Music notes: Proper 7

2021.06.20


This Sunday as we continue to read through the Gospel according to St Mark, we find the disciples threatened by a storm as they cross the Sea of Galilee. Our Lord, no doubt exhausted from his work of teaching and healing, looks set to sleep through the whole event, until his friends, desperate, wake him, whereupon he commands the wind to cease. The Old Testament Lesson appointed to accompany this Gospel passage is the Lord’s rebuke to Job: ‘Where were you when I created the earth?’ (That is, ‘Who do you think you are?’) Appointed portions of Psalm 107 also speak of God’s command over creation: ‘He stilled the storm to a whisper / and quieted the waves of the sea’. Three of our hymns this week deal more or less directly with these themes.

Isaac Watts’s ‘I sing the almighty power of God’ [398] was originally written for children, under the title ‘Praise for Creation and Providence’. It simply and beautifully acknowledges the power, wisdom, and goodness of God as known from nature, and God’s constant presence with us – and in the twenty-first century also challenges us to do our part to care for this good earth.
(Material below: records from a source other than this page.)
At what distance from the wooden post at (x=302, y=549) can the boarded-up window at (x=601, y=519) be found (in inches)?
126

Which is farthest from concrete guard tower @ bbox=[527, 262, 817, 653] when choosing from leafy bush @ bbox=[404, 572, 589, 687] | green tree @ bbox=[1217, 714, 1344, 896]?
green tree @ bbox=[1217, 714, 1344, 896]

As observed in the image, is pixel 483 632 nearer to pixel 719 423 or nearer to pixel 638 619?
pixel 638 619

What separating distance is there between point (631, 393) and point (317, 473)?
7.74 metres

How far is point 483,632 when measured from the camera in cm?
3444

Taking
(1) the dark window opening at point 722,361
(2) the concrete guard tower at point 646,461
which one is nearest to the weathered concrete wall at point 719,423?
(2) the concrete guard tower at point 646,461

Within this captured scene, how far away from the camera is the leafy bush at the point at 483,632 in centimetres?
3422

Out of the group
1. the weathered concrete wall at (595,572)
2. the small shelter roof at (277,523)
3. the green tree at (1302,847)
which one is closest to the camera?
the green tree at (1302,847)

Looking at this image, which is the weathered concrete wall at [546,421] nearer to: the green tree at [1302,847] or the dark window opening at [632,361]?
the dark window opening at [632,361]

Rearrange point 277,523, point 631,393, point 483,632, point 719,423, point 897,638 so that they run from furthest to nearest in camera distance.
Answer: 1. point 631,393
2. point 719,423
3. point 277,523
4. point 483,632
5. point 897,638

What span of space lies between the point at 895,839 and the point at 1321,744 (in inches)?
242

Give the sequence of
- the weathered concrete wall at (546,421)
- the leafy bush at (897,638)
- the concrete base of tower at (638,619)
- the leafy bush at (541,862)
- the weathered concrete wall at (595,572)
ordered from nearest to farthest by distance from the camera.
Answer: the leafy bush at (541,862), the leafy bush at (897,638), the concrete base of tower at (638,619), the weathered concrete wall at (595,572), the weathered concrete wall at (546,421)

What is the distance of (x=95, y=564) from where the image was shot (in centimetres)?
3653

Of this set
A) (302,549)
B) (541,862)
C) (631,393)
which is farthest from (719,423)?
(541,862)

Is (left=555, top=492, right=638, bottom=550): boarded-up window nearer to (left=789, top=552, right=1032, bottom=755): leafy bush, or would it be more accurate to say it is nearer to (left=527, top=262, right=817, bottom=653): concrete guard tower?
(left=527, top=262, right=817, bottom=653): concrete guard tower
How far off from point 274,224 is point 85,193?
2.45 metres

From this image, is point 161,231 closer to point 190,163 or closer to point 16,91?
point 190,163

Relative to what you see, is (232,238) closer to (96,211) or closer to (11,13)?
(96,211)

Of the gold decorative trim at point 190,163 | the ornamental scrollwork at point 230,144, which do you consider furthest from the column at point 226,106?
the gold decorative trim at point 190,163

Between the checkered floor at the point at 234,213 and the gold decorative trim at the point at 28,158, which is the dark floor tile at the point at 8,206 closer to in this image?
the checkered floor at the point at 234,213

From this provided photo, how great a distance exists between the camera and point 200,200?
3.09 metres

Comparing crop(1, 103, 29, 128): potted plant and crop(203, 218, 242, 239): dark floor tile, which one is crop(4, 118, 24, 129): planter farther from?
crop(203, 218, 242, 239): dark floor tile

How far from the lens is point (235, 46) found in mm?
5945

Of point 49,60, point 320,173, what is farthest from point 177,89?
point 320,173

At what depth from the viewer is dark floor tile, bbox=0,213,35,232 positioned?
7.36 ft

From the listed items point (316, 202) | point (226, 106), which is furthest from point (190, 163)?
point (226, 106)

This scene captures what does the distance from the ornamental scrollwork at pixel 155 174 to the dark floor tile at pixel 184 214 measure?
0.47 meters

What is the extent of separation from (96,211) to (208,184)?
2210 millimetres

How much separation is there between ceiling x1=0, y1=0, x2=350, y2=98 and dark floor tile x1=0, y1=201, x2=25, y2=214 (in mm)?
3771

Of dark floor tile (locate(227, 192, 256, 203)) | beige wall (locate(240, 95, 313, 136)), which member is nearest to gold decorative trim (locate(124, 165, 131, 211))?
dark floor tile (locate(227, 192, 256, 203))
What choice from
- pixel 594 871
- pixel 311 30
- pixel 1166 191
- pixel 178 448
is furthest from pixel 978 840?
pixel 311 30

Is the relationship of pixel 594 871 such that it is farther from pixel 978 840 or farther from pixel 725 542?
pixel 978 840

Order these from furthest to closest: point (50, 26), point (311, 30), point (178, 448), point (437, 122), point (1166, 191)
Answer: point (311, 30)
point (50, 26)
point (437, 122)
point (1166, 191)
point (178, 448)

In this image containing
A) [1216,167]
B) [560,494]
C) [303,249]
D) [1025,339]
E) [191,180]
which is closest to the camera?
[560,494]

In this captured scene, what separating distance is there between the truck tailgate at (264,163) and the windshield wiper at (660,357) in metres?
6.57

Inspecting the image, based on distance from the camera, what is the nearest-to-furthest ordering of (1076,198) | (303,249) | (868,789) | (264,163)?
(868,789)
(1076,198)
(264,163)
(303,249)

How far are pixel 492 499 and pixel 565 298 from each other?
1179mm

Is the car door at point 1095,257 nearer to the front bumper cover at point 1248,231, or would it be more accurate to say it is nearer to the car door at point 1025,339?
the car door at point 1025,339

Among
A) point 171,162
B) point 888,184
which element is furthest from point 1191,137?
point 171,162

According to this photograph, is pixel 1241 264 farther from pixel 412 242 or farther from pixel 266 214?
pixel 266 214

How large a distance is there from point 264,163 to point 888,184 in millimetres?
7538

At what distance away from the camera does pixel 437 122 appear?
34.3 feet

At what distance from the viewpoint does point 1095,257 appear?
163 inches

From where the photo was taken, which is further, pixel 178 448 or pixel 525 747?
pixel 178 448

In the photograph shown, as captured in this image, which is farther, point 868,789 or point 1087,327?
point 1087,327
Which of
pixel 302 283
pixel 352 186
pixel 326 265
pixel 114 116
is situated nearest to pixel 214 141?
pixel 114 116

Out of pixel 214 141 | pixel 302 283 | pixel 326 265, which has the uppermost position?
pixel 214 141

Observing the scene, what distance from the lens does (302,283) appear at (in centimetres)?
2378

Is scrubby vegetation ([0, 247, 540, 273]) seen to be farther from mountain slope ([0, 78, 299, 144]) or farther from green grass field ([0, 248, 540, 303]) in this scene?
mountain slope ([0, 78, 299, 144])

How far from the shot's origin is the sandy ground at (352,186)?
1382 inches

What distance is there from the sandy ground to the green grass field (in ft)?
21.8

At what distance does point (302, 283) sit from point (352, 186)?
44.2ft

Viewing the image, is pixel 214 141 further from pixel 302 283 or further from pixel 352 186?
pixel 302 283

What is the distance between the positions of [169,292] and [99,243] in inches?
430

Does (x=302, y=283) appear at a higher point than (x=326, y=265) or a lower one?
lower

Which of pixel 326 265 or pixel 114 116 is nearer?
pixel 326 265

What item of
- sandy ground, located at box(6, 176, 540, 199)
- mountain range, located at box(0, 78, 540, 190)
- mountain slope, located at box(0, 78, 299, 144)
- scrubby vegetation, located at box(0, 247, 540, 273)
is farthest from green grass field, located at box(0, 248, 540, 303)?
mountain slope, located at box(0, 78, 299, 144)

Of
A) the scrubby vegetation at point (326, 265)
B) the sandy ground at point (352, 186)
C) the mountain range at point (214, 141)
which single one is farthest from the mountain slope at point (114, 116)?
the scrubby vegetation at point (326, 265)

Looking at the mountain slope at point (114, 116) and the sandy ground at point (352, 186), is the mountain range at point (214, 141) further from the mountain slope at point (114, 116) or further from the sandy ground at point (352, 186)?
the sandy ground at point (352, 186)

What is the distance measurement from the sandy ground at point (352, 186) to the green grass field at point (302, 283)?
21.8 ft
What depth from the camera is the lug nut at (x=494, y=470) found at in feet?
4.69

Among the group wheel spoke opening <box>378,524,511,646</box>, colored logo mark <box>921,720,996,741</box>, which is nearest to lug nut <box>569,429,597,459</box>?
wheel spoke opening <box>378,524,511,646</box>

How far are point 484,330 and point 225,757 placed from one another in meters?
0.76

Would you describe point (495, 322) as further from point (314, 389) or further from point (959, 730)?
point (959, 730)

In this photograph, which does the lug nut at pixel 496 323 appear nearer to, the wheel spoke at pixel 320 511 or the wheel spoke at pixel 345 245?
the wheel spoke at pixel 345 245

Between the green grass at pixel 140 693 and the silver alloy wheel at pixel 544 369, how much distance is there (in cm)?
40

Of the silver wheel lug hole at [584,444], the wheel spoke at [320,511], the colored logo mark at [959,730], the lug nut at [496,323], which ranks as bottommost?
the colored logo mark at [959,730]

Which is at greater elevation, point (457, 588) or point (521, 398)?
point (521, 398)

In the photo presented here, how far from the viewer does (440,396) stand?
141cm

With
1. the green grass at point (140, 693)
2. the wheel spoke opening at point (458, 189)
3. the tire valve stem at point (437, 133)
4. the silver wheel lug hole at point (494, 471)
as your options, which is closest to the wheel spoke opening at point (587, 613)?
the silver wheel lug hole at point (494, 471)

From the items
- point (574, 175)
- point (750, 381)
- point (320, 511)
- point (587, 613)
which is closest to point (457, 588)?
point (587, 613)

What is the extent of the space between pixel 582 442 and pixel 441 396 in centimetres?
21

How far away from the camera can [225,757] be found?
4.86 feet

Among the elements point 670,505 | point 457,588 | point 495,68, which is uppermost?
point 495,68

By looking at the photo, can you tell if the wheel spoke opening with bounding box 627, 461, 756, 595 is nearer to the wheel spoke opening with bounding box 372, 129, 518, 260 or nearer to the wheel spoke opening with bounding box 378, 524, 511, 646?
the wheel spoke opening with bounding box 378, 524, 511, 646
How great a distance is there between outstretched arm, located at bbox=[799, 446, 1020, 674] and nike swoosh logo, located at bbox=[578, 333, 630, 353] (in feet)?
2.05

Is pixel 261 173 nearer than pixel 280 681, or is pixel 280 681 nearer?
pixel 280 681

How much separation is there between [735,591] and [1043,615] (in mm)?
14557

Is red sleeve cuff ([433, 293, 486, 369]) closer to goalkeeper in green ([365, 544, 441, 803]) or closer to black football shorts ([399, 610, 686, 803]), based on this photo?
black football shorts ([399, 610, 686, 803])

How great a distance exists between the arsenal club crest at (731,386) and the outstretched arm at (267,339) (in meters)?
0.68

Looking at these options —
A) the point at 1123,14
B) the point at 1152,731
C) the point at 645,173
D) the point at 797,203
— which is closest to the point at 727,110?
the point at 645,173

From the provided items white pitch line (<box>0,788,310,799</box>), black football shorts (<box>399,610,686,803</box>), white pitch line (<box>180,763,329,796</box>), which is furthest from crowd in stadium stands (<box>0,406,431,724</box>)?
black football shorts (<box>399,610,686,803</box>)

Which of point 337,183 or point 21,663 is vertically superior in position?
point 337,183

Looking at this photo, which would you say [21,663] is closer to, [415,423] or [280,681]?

In ‘Jesus, Lover of my soul’ [699], Charles Wesley uses the image of a storm to speak of the poem’s subject as given in its original title, ‘In Temptation’; in the third stanza, he contrasts the frightening and destructive power of water – and thus of the tempestuous passions and lures that buffet us – with water’s nourishing and cleansing properties, ascribing the latter to Christ himself: ‘Thou of life the fountain art’; ‘Let the healing streams abound’. Where Watts’s genial text has been paired with an equally friendly English folk tune, ‘Forest Green’, the brooding mood of Wesley’s hymn is captured and heightened by the tune ‘Aberystwyth’, the work of Welsh composer and professor Joseph Parry (who later used Wesley’s text with this tune in a cantata of his composition).

Finally, ‘Eternal Father, strong to save’ [608] deals skillfully with the interactions of each Person of the Trinity with water: the Father who, as both our Old Testament Lesson and Psalm remind us, ‘bidd’st the mighty ocean deep / its own appointed limits keep’; the Son ‘whose voice the waters heard / and hushed their raging at thy word’; the Spirit ‘who didst brood / upon the chaos dark and rude’, ending each of the first three stanzas with the same prayer: ‘O hear us when we cry to thee / for those in peril on the sea’. The final stanza, now naming the Trinity, broadens this petition to include all of God’s children: ‘from rock and tempest, fire and foe, protect them wheresoe’er they go’. The tune ‘Melita’ was written for this text by John Bacchus Dykes, who wrote a number of other hymn-tunes in the 1860s (including the tune ‘Nicaea’, to which we sing ‘Holy, holy, holy’); Melita is the Latin name of Malta and refers to the safe haven St Paul found there after a shipwreck [Acts 28].